Olmayanı gösteriyor ama bazılarının görmeye niyeti yok
Süleyman Demirel’in siyaset yapma biçimini hiç sevmedim. Halk dalkavukluğunun, popülizmin zirvesini yakalamıştı çünkü. 12 Eylül 1980’de başlayan siyasi yasağı 6 Eylül 1987 yılındaki...
Süleyman Demirel’in siyaset yapma biçimini hiç sevmedim. Halk dalkavukluğunun, popülizmin zirvesini yakalamıştı çünkü. 12 Eylül 1980’de başlayan siyasi yasağı 6 Eylül 1987 yılındaki referandum ile sona erip de rahmetli Özal’ın karşısına yeniden çıktığında Özal’ı devirmek için girmediği angajman, yapmadığı üçkağıt kalmamıştı.

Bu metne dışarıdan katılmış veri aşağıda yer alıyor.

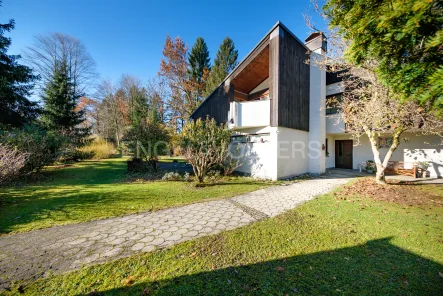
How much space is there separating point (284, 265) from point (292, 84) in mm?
9907

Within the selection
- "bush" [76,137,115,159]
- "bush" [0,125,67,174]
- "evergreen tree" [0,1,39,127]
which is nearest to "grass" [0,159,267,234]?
"bush" [0,125,67,174]

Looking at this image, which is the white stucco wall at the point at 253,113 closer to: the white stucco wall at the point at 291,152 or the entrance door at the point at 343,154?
the white stucco wall at the point at 291,152

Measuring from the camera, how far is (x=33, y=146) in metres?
8.53

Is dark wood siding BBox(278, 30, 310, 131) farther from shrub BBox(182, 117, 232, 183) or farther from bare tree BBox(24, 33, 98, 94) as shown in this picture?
bare tree BBox(24, 33, 98, 94)

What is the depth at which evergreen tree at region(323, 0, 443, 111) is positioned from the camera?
5.82 ft

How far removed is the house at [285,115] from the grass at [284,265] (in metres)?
5.64

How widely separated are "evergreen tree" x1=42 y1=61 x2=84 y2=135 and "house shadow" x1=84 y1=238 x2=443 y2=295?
67.8ft

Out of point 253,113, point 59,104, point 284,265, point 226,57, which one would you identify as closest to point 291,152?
point 253,113

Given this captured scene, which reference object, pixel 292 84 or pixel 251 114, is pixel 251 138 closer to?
pixel 251 114

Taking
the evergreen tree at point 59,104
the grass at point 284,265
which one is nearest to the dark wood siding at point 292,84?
the grass at point 284,265

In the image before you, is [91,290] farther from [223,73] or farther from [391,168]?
[223,73]

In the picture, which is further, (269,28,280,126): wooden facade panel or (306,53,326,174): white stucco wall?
(306,53,326,174): white stucco wall

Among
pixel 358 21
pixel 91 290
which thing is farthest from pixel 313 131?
pixel 91 290

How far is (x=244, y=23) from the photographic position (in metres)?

Mesela “Kim ne veriyorsa bir fazlası”nı vadeden popülizmi, “ödünç oy” avcılığı sadece bir kaçı. Ve siyasi literatüre giren “Türkiye’de petrol vardı da biz mi içtik” gibi veciz (!) sözleri Demirel’in siyaset yapma tarzına dair ipuçları.
DEMİREL TARZI: HEDEFE GİDERKEN HER TÜRLÜ YALANI SÖYLEMEK MÜBAH
Hedefe giderken söylediği yalanlarıysa uç uca eklesek Isparta’dan Ankara’ya yol olur, yani.

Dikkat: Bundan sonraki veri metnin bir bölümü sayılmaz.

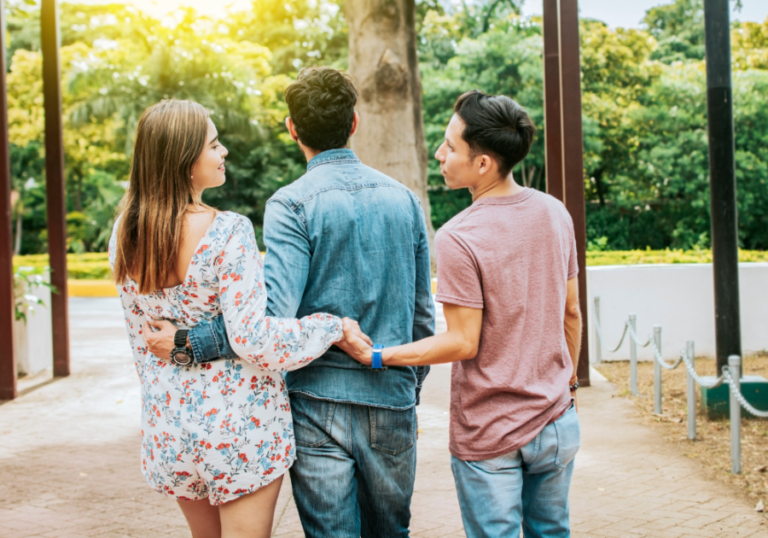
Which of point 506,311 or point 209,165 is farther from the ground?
point 209,165

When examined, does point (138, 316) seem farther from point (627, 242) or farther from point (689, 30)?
point (689, 30)

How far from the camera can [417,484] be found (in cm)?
469

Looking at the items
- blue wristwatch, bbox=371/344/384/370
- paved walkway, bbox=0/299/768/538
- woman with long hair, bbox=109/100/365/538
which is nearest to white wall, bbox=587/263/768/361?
paved walkway, bbox=0/299/768/538

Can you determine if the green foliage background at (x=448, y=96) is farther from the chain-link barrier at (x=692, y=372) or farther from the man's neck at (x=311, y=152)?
the man's neck at (x=311, y=152)

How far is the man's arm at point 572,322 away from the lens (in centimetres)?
245

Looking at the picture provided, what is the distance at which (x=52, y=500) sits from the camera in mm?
4551

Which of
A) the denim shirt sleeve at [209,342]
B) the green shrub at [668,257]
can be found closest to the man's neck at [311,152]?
the denim shirt sleeve at [209,342]

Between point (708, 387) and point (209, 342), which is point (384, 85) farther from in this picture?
point (209, 342)

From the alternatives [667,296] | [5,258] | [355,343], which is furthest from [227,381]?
[667,296]

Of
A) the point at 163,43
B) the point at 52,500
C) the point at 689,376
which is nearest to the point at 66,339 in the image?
the point at 52,500

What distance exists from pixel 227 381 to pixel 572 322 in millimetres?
1134

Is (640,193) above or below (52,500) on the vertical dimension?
above

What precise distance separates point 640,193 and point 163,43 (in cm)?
1815

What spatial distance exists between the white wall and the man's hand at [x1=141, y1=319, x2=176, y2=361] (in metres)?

Örneğin, 1987 yılında üniversitelerde yeni yeni başlayan başörtüsü yasağının kaldırılması için destek arayan üniversite öğrencilerini Güniz Sokak’taki evinde ağırladığında şöyle demişti. “Çocuklar şimdi siz evlerinize gidin. Anne babanıza söyleyin ki yasakların kalkmasının oylanacağı referandumda evet oyu versinler. Yasağım kalksın iktidara geldiğimde ilk işim başörtüsü yasağını kaldırmak olacak.” (O öğrencilerin arasında ben de vardım. HÖ)

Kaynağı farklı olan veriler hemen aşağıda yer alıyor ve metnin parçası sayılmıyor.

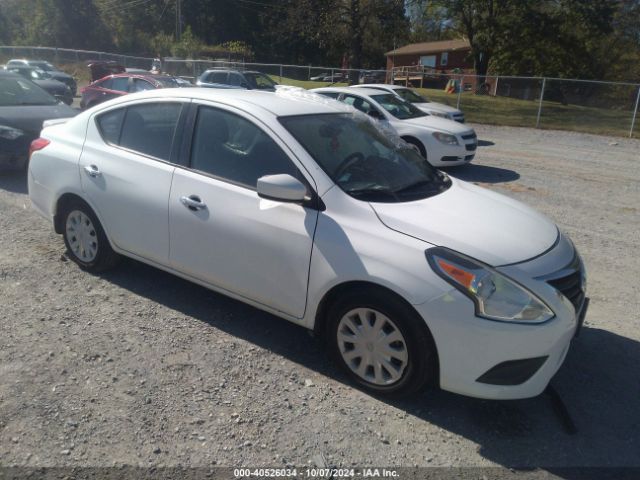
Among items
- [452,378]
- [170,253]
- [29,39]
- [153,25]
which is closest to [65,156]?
[170,253]

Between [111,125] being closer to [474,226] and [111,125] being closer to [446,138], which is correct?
[474,226]

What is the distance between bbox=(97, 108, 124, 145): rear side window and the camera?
450 cm

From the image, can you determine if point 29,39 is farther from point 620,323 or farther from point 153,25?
point 620,323

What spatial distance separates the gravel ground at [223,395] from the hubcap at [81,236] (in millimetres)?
209

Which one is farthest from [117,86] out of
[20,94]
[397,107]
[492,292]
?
[492,292]

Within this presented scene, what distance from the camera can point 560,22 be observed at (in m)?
34.8

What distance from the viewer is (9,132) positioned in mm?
7977

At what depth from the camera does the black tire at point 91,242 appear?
459cm

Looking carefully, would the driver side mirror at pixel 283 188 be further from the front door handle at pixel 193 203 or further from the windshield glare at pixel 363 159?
the front door handle at pixel 193 203

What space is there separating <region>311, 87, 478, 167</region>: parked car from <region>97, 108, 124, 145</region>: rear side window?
5984mm

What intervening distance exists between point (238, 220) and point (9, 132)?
6.13m

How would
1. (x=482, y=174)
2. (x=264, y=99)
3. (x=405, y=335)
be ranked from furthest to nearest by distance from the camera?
(x=482, y=174), (x=264, y=99), (x=405, y=335)

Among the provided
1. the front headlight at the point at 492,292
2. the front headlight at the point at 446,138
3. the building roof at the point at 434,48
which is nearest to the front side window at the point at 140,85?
the front headlight at the point at 446,138

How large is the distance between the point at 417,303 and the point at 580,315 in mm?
1048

Sonra öğrencileri başından savmıştı. Yasaklar kalktı. Demirel iktidar oldu ve başörtüsü yasağı daha da derinleşti. Hatta Demirel, bir klasik konser esnasında ayağa fırlayıp “İşte çağdaş Türkiye” diye bağırdı. Başörtülüler için, seviyesiz bir üslupla “Arabistan’a gitsinler” gibi cümleler kurdu.